═══ THE DATA ═══
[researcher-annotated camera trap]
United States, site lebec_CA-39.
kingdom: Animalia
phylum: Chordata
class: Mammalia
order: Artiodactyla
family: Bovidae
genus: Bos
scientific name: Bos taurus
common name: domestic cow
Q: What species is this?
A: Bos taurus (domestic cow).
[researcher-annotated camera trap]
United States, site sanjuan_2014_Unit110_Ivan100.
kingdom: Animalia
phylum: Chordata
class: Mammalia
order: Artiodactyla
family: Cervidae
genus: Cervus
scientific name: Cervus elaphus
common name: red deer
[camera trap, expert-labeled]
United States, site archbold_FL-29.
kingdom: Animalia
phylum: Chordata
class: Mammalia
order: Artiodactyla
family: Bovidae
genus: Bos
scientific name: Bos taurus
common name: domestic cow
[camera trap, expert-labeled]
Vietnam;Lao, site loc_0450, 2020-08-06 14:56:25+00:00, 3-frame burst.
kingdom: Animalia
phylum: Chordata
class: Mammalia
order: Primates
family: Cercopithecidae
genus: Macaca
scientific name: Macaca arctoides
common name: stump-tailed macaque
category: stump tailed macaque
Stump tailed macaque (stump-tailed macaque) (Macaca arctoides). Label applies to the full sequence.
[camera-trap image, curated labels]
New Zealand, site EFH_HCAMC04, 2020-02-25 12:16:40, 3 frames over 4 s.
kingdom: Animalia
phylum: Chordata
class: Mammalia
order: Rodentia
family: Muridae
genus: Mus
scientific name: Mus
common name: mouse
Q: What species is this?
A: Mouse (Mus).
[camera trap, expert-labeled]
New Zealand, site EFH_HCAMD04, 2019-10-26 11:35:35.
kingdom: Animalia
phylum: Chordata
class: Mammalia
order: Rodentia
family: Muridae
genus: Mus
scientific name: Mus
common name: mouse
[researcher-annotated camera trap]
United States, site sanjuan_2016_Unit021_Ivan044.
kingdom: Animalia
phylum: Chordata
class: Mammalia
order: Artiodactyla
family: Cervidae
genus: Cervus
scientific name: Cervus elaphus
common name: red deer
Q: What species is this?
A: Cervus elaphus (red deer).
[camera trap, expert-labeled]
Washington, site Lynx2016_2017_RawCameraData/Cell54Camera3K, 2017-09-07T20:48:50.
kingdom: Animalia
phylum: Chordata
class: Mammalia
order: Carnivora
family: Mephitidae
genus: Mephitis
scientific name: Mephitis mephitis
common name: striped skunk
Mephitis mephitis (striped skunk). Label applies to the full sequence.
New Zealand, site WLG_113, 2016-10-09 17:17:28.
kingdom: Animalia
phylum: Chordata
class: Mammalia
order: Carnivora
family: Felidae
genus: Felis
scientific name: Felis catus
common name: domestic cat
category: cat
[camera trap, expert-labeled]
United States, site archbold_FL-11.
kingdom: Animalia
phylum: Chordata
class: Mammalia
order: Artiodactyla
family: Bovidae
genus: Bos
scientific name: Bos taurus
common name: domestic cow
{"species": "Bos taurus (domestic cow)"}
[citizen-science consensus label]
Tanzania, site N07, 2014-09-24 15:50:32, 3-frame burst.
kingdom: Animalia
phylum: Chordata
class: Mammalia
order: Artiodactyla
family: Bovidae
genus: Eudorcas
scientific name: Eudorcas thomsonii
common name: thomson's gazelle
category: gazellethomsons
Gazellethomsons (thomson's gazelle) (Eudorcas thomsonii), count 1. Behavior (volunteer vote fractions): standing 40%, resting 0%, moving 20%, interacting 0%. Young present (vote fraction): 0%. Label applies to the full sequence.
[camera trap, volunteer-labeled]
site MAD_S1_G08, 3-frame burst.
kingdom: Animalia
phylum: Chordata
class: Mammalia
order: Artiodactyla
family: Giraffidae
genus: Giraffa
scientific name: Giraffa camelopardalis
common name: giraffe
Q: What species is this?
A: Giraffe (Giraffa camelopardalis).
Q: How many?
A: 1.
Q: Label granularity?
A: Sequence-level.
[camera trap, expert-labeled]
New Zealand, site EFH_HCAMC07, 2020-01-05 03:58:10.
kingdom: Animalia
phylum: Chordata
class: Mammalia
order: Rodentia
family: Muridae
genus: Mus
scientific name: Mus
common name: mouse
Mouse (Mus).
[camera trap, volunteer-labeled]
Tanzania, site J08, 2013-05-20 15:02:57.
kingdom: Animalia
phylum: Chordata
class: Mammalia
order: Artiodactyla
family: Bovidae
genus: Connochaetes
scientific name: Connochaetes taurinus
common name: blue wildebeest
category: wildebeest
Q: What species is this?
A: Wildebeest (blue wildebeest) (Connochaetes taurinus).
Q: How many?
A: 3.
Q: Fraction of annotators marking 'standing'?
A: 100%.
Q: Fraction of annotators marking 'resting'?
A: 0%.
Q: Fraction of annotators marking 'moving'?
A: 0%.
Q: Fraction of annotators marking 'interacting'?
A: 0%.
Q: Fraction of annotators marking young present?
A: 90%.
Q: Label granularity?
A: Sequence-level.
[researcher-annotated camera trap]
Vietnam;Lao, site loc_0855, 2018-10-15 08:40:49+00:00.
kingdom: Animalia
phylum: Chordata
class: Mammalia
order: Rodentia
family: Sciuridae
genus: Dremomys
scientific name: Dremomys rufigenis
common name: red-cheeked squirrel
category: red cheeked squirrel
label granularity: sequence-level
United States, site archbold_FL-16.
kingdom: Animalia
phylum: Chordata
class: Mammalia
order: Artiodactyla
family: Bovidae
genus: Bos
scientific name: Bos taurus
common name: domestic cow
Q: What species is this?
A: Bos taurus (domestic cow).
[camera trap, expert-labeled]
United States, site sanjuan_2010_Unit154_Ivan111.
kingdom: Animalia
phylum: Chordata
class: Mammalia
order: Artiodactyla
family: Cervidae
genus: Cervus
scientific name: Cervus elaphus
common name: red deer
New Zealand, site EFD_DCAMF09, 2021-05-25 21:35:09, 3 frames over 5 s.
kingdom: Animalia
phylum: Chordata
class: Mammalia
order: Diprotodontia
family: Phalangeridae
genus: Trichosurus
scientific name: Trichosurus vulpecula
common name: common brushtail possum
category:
═══
▶ _TASK OBJECTIVE_: All the records are to be transcribed exactly, with no line missing.

▶ _SOLUTION TO THIS EXERCISE_:
[researcher-annotated camera trap]
United States, site lebec_CA-39.
kingdom: Animalia
phylum: Chordata
class: Mammalia
order: Artiodactyla
family: Bovidae
genus: Bos
scientific name: Bos taurus
common name: domestic cow
Q: What species is this?
A: Bos taurus (domestic cow).
[researcher-annotated camera trap]
United States, site sanjuan_2014_Unit110_Ivan100.
kingdom: Animalia
phylum: Chordata
class: Mammalia
order: Artiodactyla
family: Cervidae
genus: Cervus
scientific name: Cervus elaphus
common name: red deer
[camera trap, expert-labeled]
United States, site archbold_FL-29.
kingdom: Animalia
phylum: Chordata
class: Mammalia
order: Artiodactyla
family: Bovidae
genus: Bos
scientific name: Bos taurus
common name: domestic cow
[camera trap, expert-labeled]
Vietnam;Lao, site loc_0450, 2020-08-06 14:56:25+00:00, 3-frame burst.
kingdom: Animalia
phylum: Chordata
class: Mammalia
order: Primates
family: Cercopithecidae
genus: Macaca
scientific name: Macaca arctoides
common name: stump-tailed macaque
category: stump tailed macaque
Stump tailed macaque (stump-tailed macaque) (Macaca arctoides). Label applies to the full sequence.
[camera-trap image, curated labels]
New Zealand, site EFH_HCAMC04, 2020-02-25 12:16:40, 3 frames over 4 s.
kingdom: Animalia
phylum: Chordata
class: Mammalia
order: Rodentia
family: Muridae
genus: Mus
scientific name: Mus
common name: mouse
Q: What species is this?
A: Mouse (Mus).
[camera trap, expert-labeled]
New Zealand, site EFH_HCAMD04, 2019-10-26 11:35:35.
kingdom: Animalia
phylum: Chordata
class: Mammalia
order: Rodentia
family: Muridae
genus: Mus
scientific name: Mus
common name: mouse
[researcher-annotated camera trap]
United States, site sanjuan_2016_Unit021_Ivan044.
kingdom: Animalia
phylum: Chordata
class: Mammalia
order: Artiodactyla
family: Cervidae
genus: Cervus
scientific name: Cervus elaphus
common name: red deer
Q: What species is this?
A: Cervus elaphus (red deer).
[camera trap, expert-labeled]
Washington, site Lynx2016_2017_RawCameraData/Cell54Camera3K, 2017-09-07T20:48:50.
kingdom: Animalia
phylum: Chordata
class: Mammalia
order: Carnivora
family: Mephitidae
genus: Mephitis
scientific name: Mephitis mephitis
common name: striped skunk
Mephitis mephitis (striped skunk). Label applies to the full sequence.
New Zealand, site WLG_113, 2016-10-09 17:17:28.
kingdom: Animalia
phylum: Chordata
class: Mammalia
order: Carnivora
family: Felidae
genus: Felis
scientific name: Felis catus
common name: domestic cat
category: cat
[camera trap, expert-labeled]
United States, site archbold_FL-11.
kingdom: Animalia
phylum: Chordata
class: Mammalia
order: Artiodactyla
family: Bovidae
genus: Bos
scientific name: Bos taurus
common name: domestic cow
{"species": "Bos taurus (domestic cow)"}
[citizen-science consensus label]
Tanzania, site N07, 2014-09-24 15:50:32, 3-frame burst.
kingdom: Animalia
phylum: Chordata
class: Mammalia
order: Artiodactyla
family: Bovidae
genus: Eudorcas
scientific name: Eudorcas thomsonii
common name: thomson's gazelle
category: gazellethomsons
Gazellethomsons (thomson's gazelle) (Eudorcas thomsonii), count 1. Behavior (volunteer vote fractions): standing 40%, resting 0%, moving 20%, interacting 0%. Young present (vote fraction): 0%. Label applies to the full sequence.
[camera trap, volunteer-labeled]
site MAD_S1_G08, 3-frame burst.
kingdom: Animalia
phylum: Chordata
class: Mammalia
order: Artiodactyla
family: Giraffidae
genus: Giraffa
scientific name: Giraffa camelopardalis
common name: giraffe
Q: What species is this?
A: Giraffe (Giraffa camelopardalis).
Q: How many?
A: 1.
Q: Label granularity?
A: Sequence-level.
[camera trap, expert-labeled]
New Zealand, site EFH_HCAMC07, 2020-01-05 03:58:10.
kingdom: Animalia
phylum: Chordata
class: Mammalia
order: Rodentia
family: Muridae
genus: Mus
scientific name: Mus
common name: mouse
Mouse (Mus).
[camera trap, volunteer-labeled]
Tanzania, site J08, 2013-05-20 15:02:57.
kingdom: Animalia
phylum: Chordata
class: Mammalia
order: Artiodactyla
family: Bovidae
genus: Connochaetes
scientific name: Connochaetes taurinus
common name: blue wildebeest
category: wildebeest
Q: What species is this?
A: Wildebeest (blue wildebeest) (Connochaetes taurinus).
Q: How many?
A: 3.
Q: Fraction of annotators marking 'standing'?
A: 100%.
Q: Fraction of annotators marking 'resting'?
A: 0%.
Q: Fraction of annotators marking 'moving'?
A: 0%.
Q: Fraction of annotators marking 'interacting'?
A: 0%.
Q: Fraction of annotators marking young present?
A: 90%.
Q: Label granularity?
A: Sequence-level.
[researcher-annotated camera trap]
Vietnam;Lao, site loc_0855, 2018-10-15 08:40:49+00:00.
kingdom: Animalia
phylum: Chordata
class: Mammalia
order: Rodentia
family: Sciuridae
genus: Dremomys
scientific name: Dremomys rufigenis
common name: red-cheeked squirrel
category: red cheeked squirrel
label granularity: sequence-level
United States, site archbold_FL-16.
kingdom: Animalia
phylum: Chordata
class: Mammalia
order: Artiodactyla
family: Bovidae
genus: Bos
scientific name: Bos taurus
common name: domestic cow
Q: What species is this?
A: Bos taurus (domestic cow).
[camera trap, expert-labeled]
United States, site sanjuan_2010_Unit154_Ivan111.
kingdom: Animalia
phylum: Chordata
class: Mammalia
order: Artiodactyla
family: Cervidae
genus: Cervus
scientific name: Cervus elaphus
common name: red deer
New Zealand, site EFD_DCAMF09, 2021-05-25 21:35:09, 3 frames over 5 s.
kingdom: Animalia
phylum: Chordata
class: Mammalia
order: Diprotodontia
family: Phalangeridae
genus: Trichosurus
scientific name: Trichosurus vulpecula
common name: common brushtail possum
category:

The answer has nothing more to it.